How ironic that Bush may, as his term winds down, become as much a foreign policy president as his dad—and without much of the enjoyment for it that Bush 41 had.
But we digress.
The showpiece of these remarks was an appeal to the Iranian people, “over the heads of their leaders:"
And tonight, let me speak directly to the citizens of Iran: America respects you, and we respect your country. We respect your right to choose your own future and win your own freedom. And our Nation hopes one day to be the closest of friends with a free and democratic Iran.
What a pity, as Lee Feinstein points out, that we didn’t try this when there was a reformist government and a strong citizen movement for change in Iran to talk to.
However, “going over their heads” provides a nice metaphor for this speech as a whole. I believe much of the rhetoric will go over the heads of its American audience but not, unfortunately, others around the world.
It begins by addressing itself to the tremendous threat posed by American isolationists. Now, I don’t often agree with Charles Krauthammer, but I happened to look at a 2004 speech in which he said that isolationism was dead, that its last exponent was Pat Buchanan, and what’d it get him? West Palm Beach. Alternately, one could look at last November’s Pew/CFR poll in which 42 percent of respondents said the U.S. should “mind its own business internationally and let other nations get along as best they can”—on par with public sentiment at the end of Vietnam.

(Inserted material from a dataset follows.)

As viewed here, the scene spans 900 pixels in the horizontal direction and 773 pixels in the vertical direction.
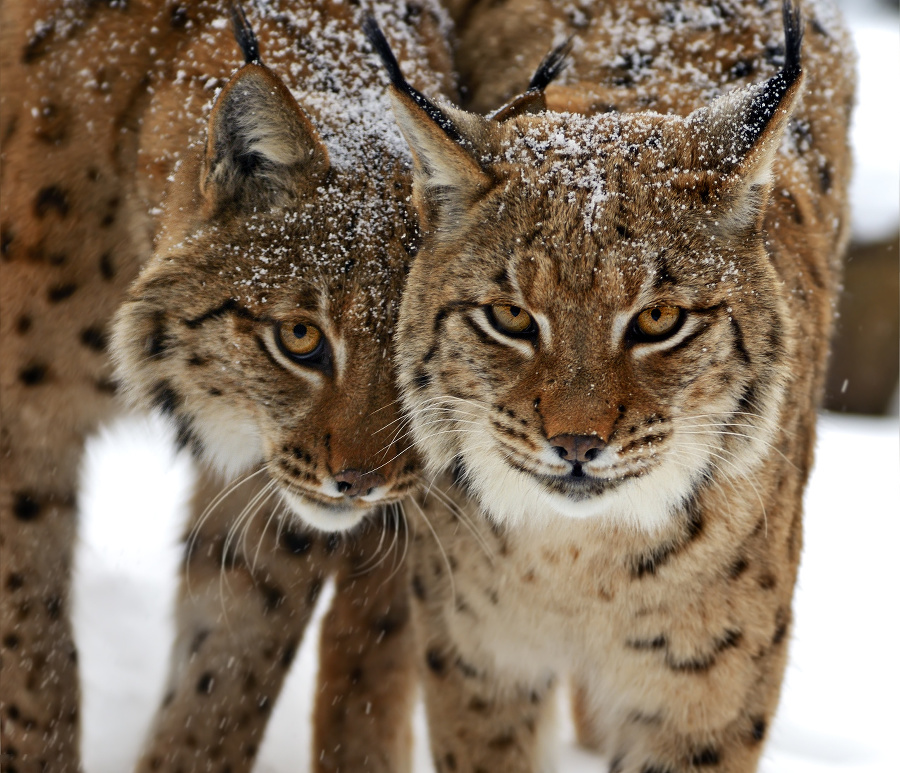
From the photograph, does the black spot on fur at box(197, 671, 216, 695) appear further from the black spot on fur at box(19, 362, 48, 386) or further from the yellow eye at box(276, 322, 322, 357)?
the yellow eye at box(276, 322, 322, 357)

So is the president complaining about 42 percent of the public? He spoke past a similarly large number of Americans who voice support for an immediate or proximate withdrawal of U.S. troops from Iraq. So here, and in all the familiar Iraq language that follows, he spoke over the heads of most Americans—and the Iraqis who polls this week show are equally divided and uncertain about the U.S. presence in their country—to that elusive percentage of former supporters who have dropped away but might, if we say the words “victory” and “freedom” enough times, be induced to come back.

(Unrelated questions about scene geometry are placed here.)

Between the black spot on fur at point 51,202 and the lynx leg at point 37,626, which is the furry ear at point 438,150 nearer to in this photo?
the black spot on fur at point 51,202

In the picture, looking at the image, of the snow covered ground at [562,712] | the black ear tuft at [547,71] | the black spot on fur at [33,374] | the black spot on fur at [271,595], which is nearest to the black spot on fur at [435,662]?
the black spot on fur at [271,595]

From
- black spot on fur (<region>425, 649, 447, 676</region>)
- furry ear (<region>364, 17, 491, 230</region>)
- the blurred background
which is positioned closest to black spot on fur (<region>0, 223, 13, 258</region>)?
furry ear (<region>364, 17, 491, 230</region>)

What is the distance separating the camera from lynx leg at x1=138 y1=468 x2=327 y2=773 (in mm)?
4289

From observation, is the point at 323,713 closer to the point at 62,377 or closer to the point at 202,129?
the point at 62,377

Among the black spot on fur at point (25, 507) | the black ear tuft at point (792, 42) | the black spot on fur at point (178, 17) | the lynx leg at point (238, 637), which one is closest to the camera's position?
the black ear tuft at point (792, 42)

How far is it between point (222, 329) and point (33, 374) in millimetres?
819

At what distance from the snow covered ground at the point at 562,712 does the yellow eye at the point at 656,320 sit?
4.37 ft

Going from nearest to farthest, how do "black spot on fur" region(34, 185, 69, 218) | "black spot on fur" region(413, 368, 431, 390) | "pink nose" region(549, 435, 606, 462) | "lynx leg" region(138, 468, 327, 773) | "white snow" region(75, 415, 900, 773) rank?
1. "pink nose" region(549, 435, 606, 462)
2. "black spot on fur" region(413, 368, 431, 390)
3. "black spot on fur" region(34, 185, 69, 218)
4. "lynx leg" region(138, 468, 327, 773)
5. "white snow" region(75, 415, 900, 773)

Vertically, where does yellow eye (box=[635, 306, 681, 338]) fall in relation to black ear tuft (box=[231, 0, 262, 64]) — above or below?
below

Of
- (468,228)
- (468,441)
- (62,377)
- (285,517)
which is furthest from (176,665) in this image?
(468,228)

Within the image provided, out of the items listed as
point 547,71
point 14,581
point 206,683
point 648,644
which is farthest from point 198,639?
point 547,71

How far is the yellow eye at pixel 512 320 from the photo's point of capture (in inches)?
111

And speaking of freedom, Mr. President, “democracies replace resentment with hope.” Is that what just happened in the Palestinian vote? Is that why we gave Palestinian Authority head Mahmoud Abbas so little support before the elections, because the elections alone would give Palestinians plenty of hope? That one is over my head.
What didn’t go over anyone’s head, because it wasn’t there:
Major long-term security challenges on par with Iran, especially North Korea but also Afghanistan (remember Afghanistan?).
Any kind of plan, even a fake rhetorical plan, for dealing with the challenges posed by trade to our own economy on the one hand, and the poor economies that need fair trade to grow—more than they need U.S. aid dollars—on the other.
Any recognition of the obscene violence and betrayal of Darfur, before which we might blanch, just a little, to talk about the march of freedom.
Rather, I would guess that these absences were missed by very few among our global audience.
What is more, I would guess that the president’s global vision will, in fact, have sailed over the heads of most of his American audience—not because we are ignorant or indifferent, but because we have heard these words before, and we are looking instead for practical answers to the deaths of our own men and women, of Iraqi civilians and Sudanese children; to the dwindling of our manufacturing exports and the failure of the world’s poorest places to gain any ground; and to the perplexity verging into dislike with which we are now viewed around the world.
And perhaps the president is prophetic, because history suggests that our national perplexity will flow not toward new activism—but toward our old friend isolationism, after all.